PROBLEMS AND TASKS:
1 – In the text on source code, what are software modifications carried out on instead of compiled binary code?
2 – Output the stretch of the listing from the line containing "Target: gloves. Locate" through the line containing "[154, 344, 331, 484]" as a Markdown table with columns named Row and Line, leaving out blank lines.

TEXT PROVIDED:
====

Source Code
Joasia Krysa & Grzesiek Sedek (2006)
(for Software Studies: A Lexicon, edited by Matthew Fuller, 2008, MIT Press)
/ Barszcz C recipe
*
* string based cooking
*
* Copyleft (C) 2006 Denis "Jaromil" Rojo
* for the barszcz project (currently unfinished)
#include <stdio.h>
#define ingredient char
#define tool char
#define few 3
#define some 5
#define pinch 1
#define plenty 8
#define one 1
#define soft_cooked 5
ingredient **take(int quantity, ingredient **ingr) {
int len = strlen(ingr) +10;
ingredient = malloc( (quantity+1) * sizeof(*ingredient));
for(c = 0; c < quantity; c++)
ingredient[c] = malloc(len * sizeof(ingredient));
ingredient[c+1] = NULL;
return ingredient;
In The Art of Computer Programming Donald Knuth suggests an analogy between
programming and recipes in a cookbook as a set of instructions to follow. Algorithms,
much like cooking recipes, provide a (computational) method; a set of defined formal
procedures to be performed in order to accomplish a task in a finite number of steps.
(1) Examining the source code of a particular program reveals information about the
software in much the same way as the ingredients and set of instructions of a recipe
reveals information about the dish to be prepared. The analogy is rather straightforward
perhaps but reveals something of the interests involved in the preparation, execution
and consumption of the (software) work. (2) The importance of source code for the
description of software is that, alongside computer commands, it also usually provides
programmers' comments - a documentation of the program including a detailed
description of its functionality and user instructions. (3) Furthermore, the importance of
source code is that any modifications (improvements, optimizations, customizing, or
fixes) are not carried out on compiled binary code (object code or machine code) but on
the source code itself. The significance of this is that the source code is where change
and influence can be exerted by the programmer. In the example of recipes, further
descriptions are provided in the accompanying narrative and explanation with
modifications to the instructions implemented by human intervention. Although recipes
are clearly not reducible to code - and vice versa - the analogy emphasizes that both
programming and cooking can express intentionality and style.
Source code (usually referred to as simply 'source' or 'code') is the un-compiled, nonexecutable
code of a computer program stored in source files. It is a set of human
readable computer commands written in higher level programming languages such as C,
C++, Java, Pascal, BASIC, Ada, Algol, FORTRAN, or COBOL amongst many others.

====

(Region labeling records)
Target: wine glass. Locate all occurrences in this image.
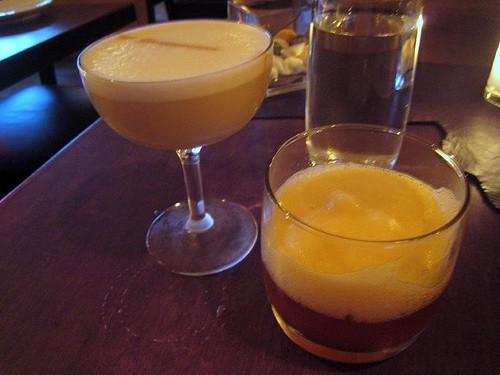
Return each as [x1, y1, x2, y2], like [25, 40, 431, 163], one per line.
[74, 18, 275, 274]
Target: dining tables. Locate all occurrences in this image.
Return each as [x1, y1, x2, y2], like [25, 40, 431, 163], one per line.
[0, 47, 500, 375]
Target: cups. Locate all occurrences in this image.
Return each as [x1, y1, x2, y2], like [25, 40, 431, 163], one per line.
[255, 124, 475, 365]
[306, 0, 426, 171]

====

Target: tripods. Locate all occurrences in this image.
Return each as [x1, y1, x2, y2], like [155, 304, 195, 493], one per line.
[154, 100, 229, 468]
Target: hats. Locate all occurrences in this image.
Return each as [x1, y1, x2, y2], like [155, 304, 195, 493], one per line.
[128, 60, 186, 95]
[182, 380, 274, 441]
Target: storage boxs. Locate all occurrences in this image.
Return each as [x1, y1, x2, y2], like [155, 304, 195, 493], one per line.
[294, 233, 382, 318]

====

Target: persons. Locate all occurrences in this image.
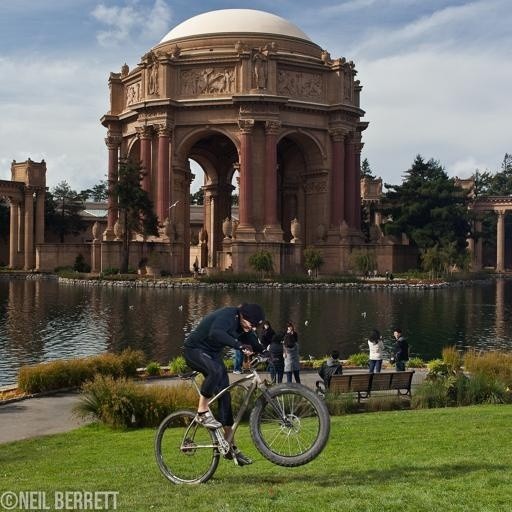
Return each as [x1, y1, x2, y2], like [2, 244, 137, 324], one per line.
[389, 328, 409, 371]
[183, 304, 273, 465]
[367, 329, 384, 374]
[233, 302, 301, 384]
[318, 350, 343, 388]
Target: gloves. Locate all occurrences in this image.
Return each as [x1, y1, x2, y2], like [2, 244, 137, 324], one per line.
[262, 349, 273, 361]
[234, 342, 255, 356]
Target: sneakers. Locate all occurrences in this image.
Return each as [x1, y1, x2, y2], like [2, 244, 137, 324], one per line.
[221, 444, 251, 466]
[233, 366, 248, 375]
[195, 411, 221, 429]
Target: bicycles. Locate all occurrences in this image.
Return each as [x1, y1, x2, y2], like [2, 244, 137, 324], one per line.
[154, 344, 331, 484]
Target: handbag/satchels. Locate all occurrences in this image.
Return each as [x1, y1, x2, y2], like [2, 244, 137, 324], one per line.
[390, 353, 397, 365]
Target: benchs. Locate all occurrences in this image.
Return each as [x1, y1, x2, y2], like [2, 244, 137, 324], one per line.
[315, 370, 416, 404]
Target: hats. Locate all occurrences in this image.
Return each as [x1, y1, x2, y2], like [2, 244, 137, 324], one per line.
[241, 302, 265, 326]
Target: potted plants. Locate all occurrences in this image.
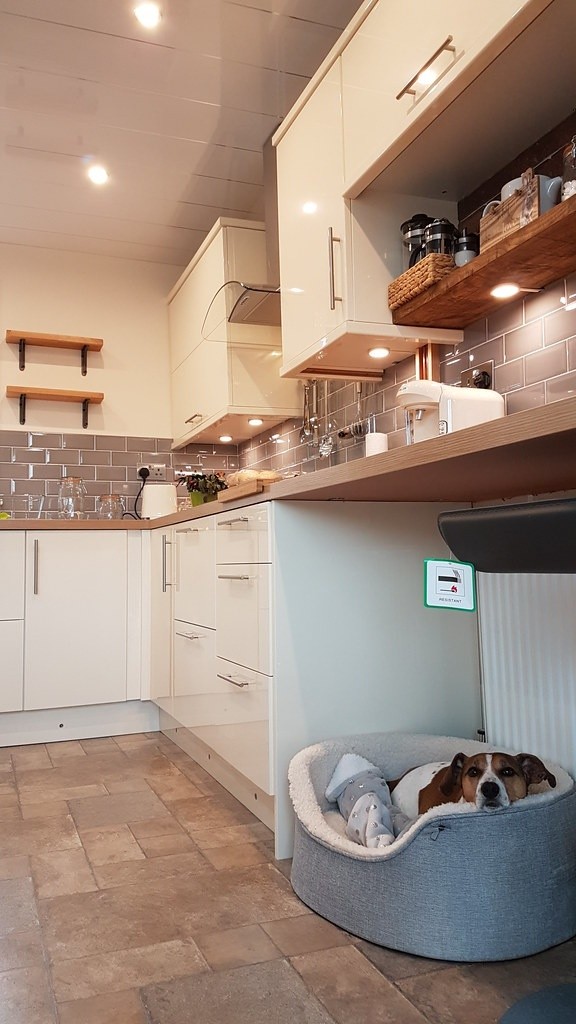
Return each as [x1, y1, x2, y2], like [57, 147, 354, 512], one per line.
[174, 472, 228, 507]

====

THE RESULTS:
1 – They are carried out on the source code itself.

2 –
| Row | Line |
|---|---|
| 1 | Target: gloves. Locate all occurrences in this image. |
| 2 | Return each as [x1, y1, x2, y2], like [2, 244, 137, 324], one per line. |
| 3 | [262, 349, 273, 361] |
| 4 | [234, 342, 255, 356] |
| 5 | Target: sneakers. Locate all occurrences in this image. |
| 6 | Return each as [x1, y1, x2, y2], like [2, 244, 137, 324], one per line. |
| 7 | [221, 444, 251, 466] |
| 8 | [233, 366, 248, 375] |
| 9 | [195, 411, 221, 429] |
| 10 | Target: bicycles. Locate all occurrences in this image. |
| 11 | Return each as [x1, y1, x2, y2], like [2, 244, 137, 324], one per line. |
| 12 | [154, 344, 331, 484] |